I'm probably misunderstanding the formulations, but shouldn't F include the prey preference exponent d_p like in eq. 4.21?

lentinj commented 5 months ago

shouldn't F include the prey preference exponent d_p like in eq. 4.21?

It's a really good question. totalfleet, as implemented today, doesn't have any prey preference, which is why it's not included above. But the nascent g3a_predate_catchability_predator does:

g3a_predate_catchability_predator <- function (
        prey_preferences = 1,
        . . . ) {
    list(
        suit = f_substitute(quote(
                (suit_f * stock__energycontent * stock_ss(stock__num) * stock_ss(stock__wgt))^prey_preference
            ), list(
                prey_preference = list_to_stock_switch(prey_preferences) )),

It would be equally easy to add prey_preferences as an argument to g3a_predate(), and make it available regardless of the catchability method used. But (similar to the above) I reasoned it would be easier to see what a catchability method does if everything is in the formula, even if it means repeating ourselves a few times if we have to add prey_preference to totalfleet (e.g.).

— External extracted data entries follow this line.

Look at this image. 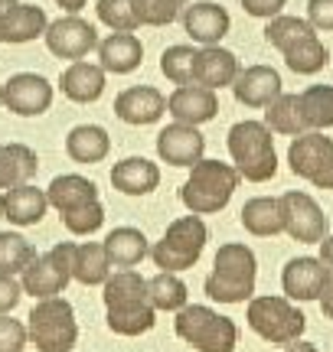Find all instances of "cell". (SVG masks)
<instances>
[{
    "label": "cell",
    "instance_id": "14",
    "mask_svg": "<svg viewBox=\"0 0 333 352\" xmlns=\"http://www.w3.org/2000/svg\"><path fill=\"white\" fill-rule=\"evenodd\" d=\"M333 271L321 258H291L281 271V287L288 300H321L330 287Z\"/></svg>",
    "mask_w": 333,
    "mask_h": 352
},
{
    "label": "cell",
    "instance_id": "32",
    "mask_svg": "<svg viewBox=\"0 0 333 352\" xmlns=\"http://www.w3.org/2000/svg\"><path fill=\"white\" fill-rule=\"evenodd\" d=\"M102 245H105L108 261L115 264V267H134V264L144 261V254L151 252L141 228H128V226L108 232V239H105Z\"/></svg>",
    "mask_w": 333,
    "mask_h": 352
},
{
    "label": "cell",
    "instance_id": "26",
    "mask_svg": "<svg viewBox=\"0 0 333 352\" xmlns=\"http://www.w3.org/2000/svg\"><path fill=\"white\" fill-rule=\"evenodd\" d=\"M108 151H111V138L98 124H78L65 138V153L76 164H102L108 157Z\"/></svg>",
    "mask_w": 333,
    "mask_h": 352
},
{
    "label": "cell",
    "instance_id": "48",
    "mask_svg": "<svg viewBox=\"0 0 333 352\" xmlns=\"http://www.w3.org/2000/svg\"><path fill=\"white\" fill-rule=\"evenodd\" d=\"M56 3H59L65 13H78L82 7H85V0H56Z\"/></svg>",
    "mask_w": 333,
    "mask_h": 352
},
{
    "label": "cell",
    "instance_id": "39",
    "mask_svg": "<svg viewBox=\"0 0 333 352\" xmlns=\"http://www.w3.org/2000/svg\"><path fill=\"white\" fill-rule=\"evenodd\" d=\"M98 20L111 26L115 33H134L138 30V13H134V0H98Z\"/></svg>",
    "mask_w": 333,
    "mask_h": 352
},
{
    "label": "cell",
    "instance_id": "15",
    "mask_svg": "<svg viewBox=\"0 0 333 352\" xmlns=\"http://www.w3.org/2000/svg\"><path fill=\"white\" fill-rule=\"evenodd\" d=\"M206 151V138L196 131V124H166L160 134H157V153L160 160L170 166H193L203 160Z\"/></svg>",
    "mask_w": 333,
    "mask_h": 352
},
{
    "label": "cell",
    "instance_id": "42",
    "mask_svg": "<svg viewBox=\"0 0 333 352\" xmlns=\"http://www.w3.org/2000/svg\"><path fill=\"white\" fill-rule=\"evenodd\" d=\"M26 340H30V333L23 323L0 314V352H23Z\"/></svg>",
    "mask_w": 333,
    "mask_h": 352
},
{
    "label": "cell",
    "instance_id": "31",
    "mask_svg": "<svg viewBox=\"0 0 333 352\" xmlns=\"http://www.w3.org/2000/svg\"><path fill=\"white\" fill-rule=\"evenodd\" d=\"M242 228L248 235H255V239H271V235L284 232L278 199H271V196H255V199L245 202L242 206Z\"/></svg>",
    "mask_w": 333,
    "mask_h": 352
},
{
    "label": "cell",
    "instance_id": "17",
    "mask_svg": "<svg viewBox=\"0 0 333 352\" xmlns=\"http://www.w3.org/2000/svg\"><path fill=\"white\" fill-rule=\"evenodd\" d=\"M166 114L180 124H206L219 114V98L213 88L177 85V91L166 98Z\"/></svg>",
    "mask_w": 333,
    "mask_h": 352
},
{
    "label": "cell",
    "instance_id": "28",
    "mask_svg": "<svg viewBox=\"0 0 333 352\" xmlns=\"http://www.w3.org/2000/svg\"><path fill=\"white\" fill-rule=\"evenodd\" d=\"M265 124L271 127V134H288V138L308 134L310 127H308V118H304V108H301V95L281 91L265 108Z\"/></svg>",
    "mask_w": 333,
    "mask_h": 352
},
{
    "label": "cell",
    "instance_id": "25",
    "mask_svg": "<svg viewBox=\"0 0 333 352\" xmlns=\"http://www.w3.org/2000/svg\"><path fill=\"white\" fill-rule=\"evenodd\" d=\"M111 186L118 192H125V196H147V192H154L160 186V170H157V164L144 160V157H128V160L115 164Z\"/></svg>",
    "mask_w": 333,
    "mask_h": 352
},
{
    "label": "cell",
    "instance_id": "13",
    "mask_svg": "<svg viewBox=\"0 0 333 352\" xmlns=\"http://www.w3.org/2000/svg\"><path fill=\"white\" fill-rule=\"evenodd\" d=\"M46 46H50L52 56L59 59H85L92 50H98V30L82 20L78 13H69V16H59L56 23L46 26Z\"/></svg>",
    "mask_w": 333,
    "mask_h": 352
},
{
    "label": "cell",
    "instance_id": "4",
    "mask_svg": "<svg viewBox=\"0 0 333 352\" xmlns=\"http://www.w3.org/2000/svg\"><path fill=\"white\" fill-rule=\"evenodd\" d=\"M229 153L232 164L242 179L248 183H265L278 173V153L275 138L265 121H239L229 131Z\"/></svg>",
    "mask_w": 333,
    "mask_h": 352
},
{
    "label": "cell",
    "instance_id": "11",
    "mask_svg": "<svg viewBox=\"0 0 333 352\" xmlns=\"http://www.w3.org/2000/svg\"><path fill=\"white\" fill-rule=\"evenodd\" d=\"M281 222L284 232L291 235L294 241H304V245H321L327 235H330V219L323 212L317 199L308 196V192H284L281 199Z\"/></svg>",
    "mask_w": 333,
    "mask_h": 352
},
{
    "label": "cell",
    "instance_id": "40",
    "mask_svg": "<svg viewBox=\"0 0 333 352\" xmlns=\"http://www.w3.org/2000/svg\"><path fill=\"white\" fill-rule=\"evenodd\" d=\"M193 59H196V50H193V46H170V50H164V56H160V72H164L173 85H190Z\"/></svg>",
    "mask_w": 333,
    "mask_h": 352
},
{
    "label": "cell",
    "instance_id": "34",
    "mask_svg": "<svg viewBox=\"0 0 333 352\" xmlns=\"http://www.w3.org/2000/svg\"><path fill=\"white\" fill-rule=\"evenodd\" d=\"M157 310L154 303H138V307H111L108 310V329L118 336H141L154 329Z\"/></svg>",
    "mask_w": 333,
    "mask_h": 352
},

lentinj commented 5 months ago

Right, this is getting somewhere now. The most interesting part is probably the final commit, with the g3a_predate_catchability_predator implementation, and it's defaults:

https://github.com/gadget-framework/gadget3/blob/037a916beac5d9faf00efcf3804e8d7987636d65/R/action_predate.R#L101-L138

energycontent & half feeding are implemented as non-optimised parameters by prey & predator respectively. This feels like the most "gadget3" way to do them. As with elsewhere the implementation could be customised by overriding the parameter, e.g. to be seasonal.

Seem reasonable? Are there any defaults you'd change?

The next step is to tidy up internal uses of __predby_ and replace with the new __cons. Once that's done, we can think about switching g3_fit over too and removing the compatibility layer.

The code to make feeding level available to growth also needs to be added. I have code locally to do this, but it doesn't take overconsumption into account yet.

vbartolino commented 5 months ago

I always thought about the feeding level as a function responding to prey density more than their absolute value. This might be relevant in the case of more than one area of different size, unless an area specific half_feeding_f is provided by the user. Do you agree?

lentinj commented 5 months ago

Maybe what we're missing is an extra term for area size? But that said, I can imagine other reasons for having an area-specific half_feeding_f. We can't do g3_parameterized('half_feeding', by_area = TRUE) yet, but it wouldn't be a problem to do so, just a case of copying the code for by_age.

vbartolino commented 5 months ago

We can't do g3_parameterized('half_feeding', by_area = TRUE) yet, but it wouldn't be a problem to do so

it seems a good idea to me

lentinj commented 5 months ago

Yes, g3_parameterized('half_feeding', by_area = TRUE) really is a problem, but by the time I'd remembered that I was too far down the road of sorting it. It's mostly done, but parked in #153 for now so we can get predation finished first.

lentinj commented 5 months ago

The stuff in the rewritten-predation branch starting to look useful. You can see a brief example of how to use it here: https://github.com/gadget-framework/gadget3/blob/rewritten-predation/tests/test-action_predate-predator.R

The main thing to think about before merging is what to do about the feeding level, in particular whether we need to compensate for understocking. I know how to do it, I'd just rather avoid it if I can :)

The other thing I'd like to have a go at is removing pred_area from the __cons array (new predator-prey arrays). In single-area models it doesn't matter, but carting about a heap of zeros for each area in the model is very wasteful. It creates some awkward edge cases for predation, but at least removing it at the time of reporting seems worthwhile. EDIT: This is done now.